Plants can change their biomass allocation pattern in response to a change of environmental conditions35. Invasive species have previously been shown to produce more biomass than native species36. In the present study, simulated climate change increased the shoot biomass of both the invasive species and native species, and promoted plant height growth, increasing the size of the plant stem. Plant stem tissue is large in these species, being a location for high energy storage, which could account for the observed increase in biomass. Increased investment in shoot biomass is conducive to plant growth and can improve competitive ability. Climate change also increased the root biomass allocation and decreased the leaf biomass allocation thereby significantly increasing root/leaf ratio in S. canadensis. This pattern is likely to increase water and nutrient utilization efficiency and increase the plant’s ability to adapt to varied environmental conditions and further enhance its competitive ability and invasion.

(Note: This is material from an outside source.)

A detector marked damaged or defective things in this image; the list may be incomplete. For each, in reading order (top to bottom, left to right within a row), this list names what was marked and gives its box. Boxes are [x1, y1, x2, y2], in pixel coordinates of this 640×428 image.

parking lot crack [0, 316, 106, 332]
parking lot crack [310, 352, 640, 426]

In contrast, a non-clonal species, B. frondosa responded to the simulated warming by increasing inflorescence biomass, total biomass and root/leaf ratio. This increase in biomass allocation to reproduction organs may increase population growth and colonization of new habitats. Hence, our results from simulated climate change are consistent with the hypothesis that warming may increase the invasion of non-native species37. The native species, P. laciniata significantly decreased its reproductive allocation, root mass, and root/shoot ratio under climate change. These results suggest that invasive species can improve their ability to adapt to the environment and enhance invasion by optimizing resource allocation to adapt to climate change.

Flowering phenology can affect pollinators’ behavior and their sexual reproductive fitness, and further affect plant reproductive success. Plants display a variety of responses to climate change38. Several studies have demonstrated that within a population, early-flowering plants produce more flowers and seeds than late-flowering plants39,40. All three focal species significantly advanced their onset day and peak flowering day, but this resulted in a prolonged flowering season for the two invasive species and a shortened season for the native species. At the same time, our results also indicated the invasive species increased their flowering synchrony, but the native species’ decreased after warming. Flowering pattern is an important factor affecting pollination success39; species with high flowering synchrony and a mass-flowering pattern can be more effective in attracting pollinators41,42,43.

Although climate change could provide new habitats for invasive species, they must overcome many unfavorable factors to invade the new habitat successfully44. For instance, they need to get enough nutrients to complete morphogenesis, and need enough pollinators to complete the process of sexual reproduction, a process that is impacted by flowering pattern, as discussed above. Flowering phenology and pattern can be an important factor for invaders in their successful colonization in new habitat.

It has been suggested that invasive species can respond better to climate change than native species by adjusting flowering times45. Our results demonstrated that the invasive species, S. canadensis and B. frondosa, displayed more plasticity than the native P. laciniata do in reproductive phenology in response to simulated climate change. The invasive species shifted and prolonged its flowering pattern. This result suggests that climate change might accelerate the process of biological invasion.